Failure to Substantiate and Address Resident Sexual Abuse Allegations
Penalty
Summary
The deficiency involves the facility’s failure to appropriately use investigation results and residents’ reports to determine and substantiate sexual abuse allegations involving one male resident and two female residents. In the first incident, a cognitively intact resident reported that she awoke in her bed to find a male resident in her room, uninvited, naked from the waist down and pulling on her leg, and stated she thought he was going to try to rape her. Staff responding to her yelling found the male resident in her room wearing only a t‑shirt, with no brief or pants, and the resident told staff to remove him from her room. During examination by an NP, she again reported that a man came into her room and pulled her down in bed. Despite these observations and statements, the facility’s Five‑Day Follow‑Up report concluded that allegations of sexual abuse were not substantiated, and the facility’s position, as verified by the Administrator, was that no physical harm was done, which was the basis for not substantiating sexual abuse. The facility did not adequately evaluate whether this resident felt safe or address her expressed anxiety about the incident. In the second incident, another cognitively intact resident with a BIMS score of 14 and a physician determination of capacity reported sexual abuse by the same male resident. A CNA witnessed the male resident’s hands under this resident’s blanket, rubbing close to her private parts, and when staff intervened and asked if he had touched her private area, she stated yes. During the facility’s investigation, the resident told the Social Worker and Administrator that the male resident rubbed her private area and that she believed the contact was intentional, and she also told her attending physician that he had touched her private area. When later seen by a psychologist, she voiced no recollection of the event. The facility’s Five‑Day Follow‑Up report stated that sexual abuse could not be substantiated due to inconsistency in statements, and the Administrator confirmed that the male resident had touched her but asserted it was accidental while rubbing her leg under the blanket. The facility failed to recognize and address this resident’s expression of anxiety about the unwanted touching and did not adequately evaluate whether she felt safe, leaving her and other residents vulnerable during and after the investigative process.

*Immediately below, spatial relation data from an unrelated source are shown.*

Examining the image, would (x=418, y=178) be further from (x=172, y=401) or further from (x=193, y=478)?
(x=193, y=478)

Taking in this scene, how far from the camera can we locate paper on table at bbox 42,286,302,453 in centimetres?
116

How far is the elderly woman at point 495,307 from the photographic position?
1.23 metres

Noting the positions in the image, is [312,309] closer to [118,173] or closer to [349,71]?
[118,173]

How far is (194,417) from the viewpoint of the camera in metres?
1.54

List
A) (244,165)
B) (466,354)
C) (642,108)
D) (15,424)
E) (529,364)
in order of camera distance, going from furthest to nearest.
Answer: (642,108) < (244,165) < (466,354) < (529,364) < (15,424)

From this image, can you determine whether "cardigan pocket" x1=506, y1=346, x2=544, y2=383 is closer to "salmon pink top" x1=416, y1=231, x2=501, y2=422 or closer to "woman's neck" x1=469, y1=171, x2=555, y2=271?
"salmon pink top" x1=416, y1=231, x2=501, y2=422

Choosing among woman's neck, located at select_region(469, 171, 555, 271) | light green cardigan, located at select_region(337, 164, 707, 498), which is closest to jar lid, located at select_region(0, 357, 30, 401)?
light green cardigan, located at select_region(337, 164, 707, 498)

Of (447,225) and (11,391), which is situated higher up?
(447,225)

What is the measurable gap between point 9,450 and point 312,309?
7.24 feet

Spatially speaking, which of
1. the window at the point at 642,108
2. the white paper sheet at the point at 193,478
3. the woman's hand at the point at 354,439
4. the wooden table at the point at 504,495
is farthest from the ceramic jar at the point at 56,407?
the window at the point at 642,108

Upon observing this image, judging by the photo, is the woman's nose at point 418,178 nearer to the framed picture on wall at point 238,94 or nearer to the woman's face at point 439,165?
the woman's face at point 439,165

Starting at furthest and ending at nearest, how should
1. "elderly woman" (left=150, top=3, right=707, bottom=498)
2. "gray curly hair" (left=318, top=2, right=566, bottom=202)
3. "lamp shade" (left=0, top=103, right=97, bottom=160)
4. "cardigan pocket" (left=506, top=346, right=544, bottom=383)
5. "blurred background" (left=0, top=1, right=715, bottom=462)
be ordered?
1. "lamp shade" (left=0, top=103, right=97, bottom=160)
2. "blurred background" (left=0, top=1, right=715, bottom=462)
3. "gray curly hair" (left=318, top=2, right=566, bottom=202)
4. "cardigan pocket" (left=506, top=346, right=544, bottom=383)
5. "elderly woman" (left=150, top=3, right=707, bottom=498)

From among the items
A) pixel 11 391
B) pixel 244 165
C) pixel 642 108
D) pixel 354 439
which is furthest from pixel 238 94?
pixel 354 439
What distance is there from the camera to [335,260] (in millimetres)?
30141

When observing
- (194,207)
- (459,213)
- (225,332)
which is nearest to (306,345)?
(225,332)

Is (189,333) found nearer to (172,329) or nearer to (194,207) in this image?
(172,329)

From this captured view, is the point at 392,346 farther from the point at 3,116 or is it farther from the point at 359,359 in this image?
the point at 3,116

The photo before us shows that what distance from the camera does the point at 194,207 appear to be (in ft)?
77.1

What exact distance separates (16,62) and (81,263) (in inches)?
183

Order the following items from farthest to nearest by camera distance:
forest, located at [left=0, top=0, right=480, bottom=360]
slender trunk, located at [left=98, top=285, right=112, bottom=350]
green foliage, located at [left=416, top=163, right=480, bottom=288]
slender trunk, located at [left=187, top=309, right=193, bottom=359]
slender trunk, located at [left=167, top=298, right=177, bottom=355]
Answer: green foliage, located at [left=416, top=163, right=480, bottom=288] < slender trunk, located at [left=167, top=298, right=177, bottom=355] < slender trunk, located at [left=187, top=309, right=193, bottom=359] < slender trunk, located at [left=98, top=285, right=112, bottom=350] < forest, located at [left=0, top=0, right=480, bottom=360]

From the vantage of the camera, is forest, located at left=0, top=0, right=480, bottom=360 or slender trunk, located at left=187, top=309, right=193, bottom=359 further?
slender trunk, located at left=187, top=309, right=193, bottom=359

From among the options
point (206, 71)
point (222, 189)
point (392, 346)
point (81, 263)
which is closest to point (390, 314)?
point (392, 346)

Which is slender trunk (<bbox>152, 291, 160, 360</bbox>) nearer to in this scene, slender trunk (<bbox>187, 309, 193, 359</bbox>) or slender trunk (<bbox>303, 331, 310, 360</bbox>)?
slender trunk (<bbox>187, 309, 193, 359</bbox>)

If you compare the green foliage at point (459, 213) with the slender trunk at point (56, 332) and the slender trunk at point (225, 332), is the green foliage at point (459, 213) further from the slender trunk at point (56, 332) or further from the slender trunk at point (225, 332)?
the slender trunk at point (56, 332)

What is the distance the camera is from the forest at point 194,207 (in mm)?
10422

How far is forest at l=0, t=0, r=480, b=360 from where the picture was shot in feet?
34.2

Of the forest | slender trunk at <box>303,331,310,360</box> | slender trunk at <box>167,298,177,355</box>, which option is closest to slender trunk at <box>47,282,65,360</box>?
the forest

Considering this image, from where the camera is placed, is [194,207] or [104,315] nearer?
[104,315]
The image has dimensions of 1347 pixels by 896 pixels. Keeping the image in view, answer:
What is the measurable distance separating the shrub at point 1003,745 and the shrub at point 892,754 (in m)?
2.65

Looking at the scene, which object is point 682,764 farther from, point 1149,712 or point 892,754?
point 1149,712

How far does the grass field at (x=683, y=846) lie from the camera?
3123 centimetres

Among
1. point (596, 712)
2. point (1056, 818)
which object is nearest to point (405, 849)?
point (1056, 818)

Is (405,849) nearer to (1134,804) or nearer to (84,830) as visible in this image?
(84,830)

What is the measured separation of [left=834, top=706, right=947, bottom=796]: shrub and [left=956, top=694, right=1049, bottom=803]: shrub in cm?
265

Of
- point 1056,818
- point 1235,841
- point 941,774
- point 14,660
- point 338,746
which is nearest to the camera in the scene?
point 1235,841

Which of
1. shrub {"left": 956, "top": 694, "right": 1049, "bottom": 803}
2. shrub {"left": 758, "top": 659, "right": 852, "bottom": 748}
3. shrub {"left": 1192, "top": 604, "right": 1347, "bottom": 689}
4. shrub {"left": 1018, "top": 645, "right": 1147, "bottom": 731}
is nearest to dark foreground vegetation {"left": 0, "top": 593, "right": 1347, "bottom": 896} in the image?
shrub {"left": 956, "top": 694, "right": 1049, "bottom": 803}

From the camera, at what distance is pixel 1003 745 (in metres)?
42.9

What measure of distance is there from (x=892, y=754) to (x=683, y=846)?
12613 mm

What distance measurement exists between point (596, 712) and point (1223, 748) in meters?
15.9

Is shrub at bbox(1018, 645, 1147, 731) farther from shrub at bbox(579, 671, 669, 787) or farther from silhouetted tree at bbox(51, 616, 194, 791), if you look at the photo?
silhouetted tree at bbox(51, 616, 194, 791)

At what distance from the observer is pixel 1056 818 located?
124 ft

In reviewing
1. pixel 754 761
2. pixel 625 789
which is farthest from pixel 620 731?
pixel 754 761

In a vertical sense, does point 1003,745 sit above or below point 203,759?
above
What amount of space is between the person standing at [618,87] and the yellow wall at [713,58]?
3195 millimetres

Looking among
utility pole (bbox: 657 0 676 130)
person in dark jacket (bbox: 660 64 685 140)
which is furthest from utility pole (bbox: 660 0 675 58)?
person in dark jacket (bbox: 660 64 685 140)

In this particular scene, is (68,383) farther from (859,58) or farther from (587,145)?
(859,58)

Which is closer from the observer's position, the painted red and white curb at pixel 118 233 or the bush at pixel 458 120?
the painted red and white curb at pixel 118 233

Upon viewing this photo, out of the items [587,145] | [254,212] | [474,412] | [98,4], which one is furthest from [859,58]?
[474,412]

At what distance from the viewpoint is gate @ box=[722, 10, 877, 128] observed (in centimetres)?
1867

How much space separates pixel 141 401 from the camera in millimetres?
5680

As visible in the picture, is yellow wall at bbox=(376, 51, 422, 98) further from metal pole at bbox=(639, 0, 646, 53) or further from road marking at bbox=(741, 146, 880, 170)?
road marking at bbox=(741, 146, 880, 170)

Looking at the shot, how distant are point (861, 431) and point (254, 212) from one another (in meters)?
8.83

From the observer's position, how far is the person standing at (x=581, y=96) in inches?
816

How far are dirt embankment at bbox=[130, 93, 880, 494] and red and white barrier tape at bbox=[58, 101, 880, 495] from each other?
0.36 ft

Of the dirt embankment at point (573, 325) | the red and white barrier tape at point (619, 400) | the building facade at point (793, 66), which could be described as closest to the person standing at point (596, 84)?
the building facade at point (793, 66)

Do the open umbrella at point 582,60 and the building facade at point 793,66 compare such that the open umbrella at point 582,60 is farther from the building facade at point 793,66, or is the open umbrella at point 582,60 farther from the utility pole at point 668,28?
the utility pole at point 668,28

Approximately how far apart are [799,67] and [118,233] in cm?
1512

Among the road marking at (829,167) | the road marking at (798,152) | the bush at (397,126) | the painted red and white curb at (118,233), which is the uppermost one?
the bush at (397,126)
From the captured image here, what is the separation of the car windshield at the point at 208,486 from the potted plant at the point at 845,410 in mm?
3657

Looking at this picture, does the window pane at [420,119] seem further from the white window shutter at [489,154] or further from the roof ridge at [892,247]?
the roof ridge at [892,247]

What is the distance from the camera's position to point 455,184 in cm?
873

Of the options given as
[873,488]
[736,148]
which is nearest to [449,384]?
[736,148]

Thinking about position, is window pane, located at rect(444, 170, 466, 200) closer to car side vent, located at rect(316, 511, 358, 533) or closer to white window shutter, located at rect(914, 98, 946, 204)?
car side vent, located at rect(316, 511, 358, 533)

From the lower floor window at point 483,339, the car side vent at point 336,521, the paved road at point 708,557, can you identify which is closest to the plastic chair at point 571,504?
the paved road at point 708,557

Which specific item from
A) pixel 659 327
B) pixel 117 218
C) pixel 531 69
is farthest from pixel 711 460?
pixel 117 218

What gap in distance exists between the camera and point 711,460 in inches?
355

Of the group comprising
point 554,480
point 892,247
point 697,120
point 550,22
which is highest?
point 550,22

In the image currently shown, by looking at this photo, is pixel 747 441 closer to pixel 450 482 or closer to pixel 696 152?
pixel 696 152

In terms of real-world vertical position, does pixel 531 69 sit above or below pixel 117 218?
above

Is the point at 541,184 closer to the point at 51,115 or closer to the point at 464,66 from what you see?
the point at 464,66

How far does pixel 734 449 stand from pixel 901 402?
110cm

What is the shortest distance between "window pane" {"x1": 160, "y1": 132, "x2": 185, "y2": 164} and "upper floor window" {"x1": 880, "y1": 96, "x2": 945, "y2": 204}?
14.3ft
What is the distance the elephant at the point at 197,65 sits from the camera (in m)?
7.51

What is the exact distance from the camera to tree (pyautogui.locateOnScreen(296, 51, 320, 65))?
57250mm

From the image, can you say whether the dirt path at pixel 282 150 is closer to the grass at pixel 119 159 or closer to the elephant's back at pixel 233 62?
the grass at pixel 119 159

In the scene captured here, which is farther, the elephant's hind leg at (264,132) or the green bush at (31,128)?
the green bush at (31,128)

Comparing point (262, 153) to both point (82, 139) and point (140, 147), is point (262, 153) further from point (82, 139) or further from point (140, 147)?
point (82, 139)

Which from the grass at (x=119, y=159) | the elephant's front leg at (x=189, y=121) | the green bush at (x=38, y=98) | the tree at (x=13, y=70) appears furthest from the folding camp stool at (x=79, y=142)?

Failure to Monitor and Record Food Temperatures for Always-Available Menu Items
Penalty
Summary
The facility failed to ensure that food and drink were palatable, attractive, and maintained at a safe and appetizing temperature, as evidenced by food tray temperatures, resident interviews, and staff interviews involving four identified residents (#47, #33, #42, and #9) out of a census of 60. On 4/28/26 at 12:00 PM, it was observed that kitchen staff were not taking and recording temperatures for items on the always-available menu prior to the start of the lunch meal service. Specifically, beef patties, hotdogs, and brown gravy did not have recorded temperatures before meal service began. The Director of Dining Services acknowledged that temperatures for always-available menu items were not being taken or recorded. No additional medical history or specific clinical conditions of the involved residents were provided in the report.